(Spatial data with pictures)
——————

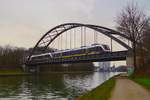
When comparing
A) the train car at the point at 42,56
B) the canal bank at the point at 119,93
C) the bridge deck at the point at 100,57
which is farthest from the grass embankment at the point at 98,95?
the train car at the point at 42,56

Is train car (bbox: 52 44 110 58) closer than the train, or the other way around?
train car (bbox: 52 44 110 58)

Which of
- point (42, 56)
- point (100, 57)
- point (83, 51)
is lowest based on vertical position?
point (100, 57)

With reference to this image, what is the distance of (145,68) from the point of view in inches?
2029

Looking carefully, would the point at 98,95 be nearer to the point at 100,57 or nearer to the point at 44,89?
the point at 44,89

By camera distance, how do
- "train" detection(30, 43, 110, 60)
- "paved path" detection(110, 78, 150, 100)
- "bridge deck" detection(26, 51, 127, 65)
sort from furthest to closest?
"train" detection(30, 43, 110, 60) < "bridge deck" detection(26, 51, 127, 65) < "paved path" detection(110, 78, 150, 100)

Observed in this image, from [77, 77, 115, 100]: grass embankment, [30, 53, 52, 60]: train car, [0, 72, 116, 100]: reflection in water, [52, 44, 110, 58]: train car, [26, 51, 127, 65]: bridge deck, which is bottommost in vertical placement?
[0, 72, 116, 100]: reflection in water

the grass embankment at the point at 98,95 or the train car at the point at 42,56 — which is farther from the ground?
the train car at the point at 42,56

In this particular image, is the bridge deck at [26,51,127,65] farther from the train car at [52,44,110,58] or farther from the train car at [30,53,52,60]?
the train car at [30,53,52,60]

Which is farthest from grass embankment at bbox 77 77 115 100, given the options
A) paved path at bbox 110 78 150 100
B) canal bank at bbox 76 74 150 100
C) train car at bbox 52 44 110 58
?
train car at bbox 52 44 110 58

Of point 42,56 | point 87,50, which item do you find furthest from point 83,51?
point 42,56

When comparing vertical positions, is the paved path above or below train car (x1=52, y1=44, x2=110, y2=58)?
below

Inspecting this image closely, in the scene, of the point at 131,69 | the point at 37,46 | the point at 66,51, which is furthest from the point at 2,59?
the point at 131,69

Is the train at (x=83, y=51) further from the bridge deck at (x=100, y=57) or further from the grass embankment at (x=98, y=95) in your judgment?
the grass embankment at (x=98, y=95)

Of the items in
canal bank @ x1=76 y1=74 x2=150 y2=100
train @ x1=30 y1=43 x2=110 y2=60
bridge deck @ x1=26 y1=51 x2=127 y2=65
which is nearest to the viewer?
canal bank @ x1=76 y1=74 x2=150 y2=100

——————

◆ Prompt ◆
Transcribe all the records above word for word, without their images.

◆ The completed task ◆
When comparing
A) the train car at the point at 42,56
B) the canal bank at the point at 119,93
C) the bridge deck at the point at 100,57
which is farthest from the grass embankment at the point at 98,95?
the train car at the point at 42,56

Is train car (bbox: 52 44 110 58) closer than the train, or the other way around?
train car (bbox: 52 44 110 58)

Which of
- point (42, 56)
- point (100, 57)
- point (83, 51)
is lowest based on vertical position?
point (100, 57)

With reference to this image, what is the distance of (145,68) from the point of view in inches?
2029

Looking carefully, would the point at 98,95 be nearer to the point at 100,57 or nearer to the point at 44,89?
the point at 44,89

By camera distance, how do
- "train" detection(30, 43, 110, 60)
- "paved path" detection(110, 78, 150, 100)
- "bridge deck" detection(26, 51, 127, 65)
sort from furthest to closest?
"train" detection(30, 43, 110, 60) < "bridge deck" detection(26, 51, 127, 65) < "paved path" detection(110, 78, 150, 100)

Observed in this image, from [77, 77, 115, 100]: grass embankment, [30, 53, 52, 60]: train car, [0, 72, 116, 100]: reflection in water, [52, 44, 110, 58]: train car, [26, 51, 127, 65]: bridge deck, which is bottommost in vertical placement?
[0, 72, 116, 100]: reflection in water

the grass embankment at the point at 98,95 or the train car at the point at 42,56 — which is farther from the ground?
the train car at the point at 42,56

In this particular image, is the bridge deck at [26,51,127,65] farther from the train car at [52,44,110,58] or farther from the train car at [30,53,52,60]?
the train car at [30,53,52,60]

Which is farthest from grass embankment at bbox 77 77 115 100, given the options
A) paved path at bbox 110 78 150 100
B) canal bank at bbox 76 74 150 100
C) train car at bbox 52 44 110 58
?
train car at bbox 52 44 110 58

Of point 42,56 | point 87,50, which item do you find furthest from point 83,51?
point 42,56

When comparing vertical positions, is the paved path above or below train car (x1=52, y1=44, x2=110, y2=58)?
below

Inspecting this image closely, in the scene, of the point at 131,69 | the point at 37,46 | the point at 66,51, which is furthest from the point at 2,59?
the point at 131,69

Is the train at (x=83, y=51) further from the bridge deck at (x=100, y=57) or further from the grass embankment at (x=98, y=95) in your judgment?
the grass embankment at (x=98, y=95)

Of the items in
canal bank @ x1=76 y1=74 x2=150 y2=100
train @ x1=30 y1=43 x2=110 y2=60
bridge deck @ x1=26 y1=51 x2=127 y2=65
which is nearest to the viewer?
canal bank @ x1=76 y1=74 x2=150 y2=100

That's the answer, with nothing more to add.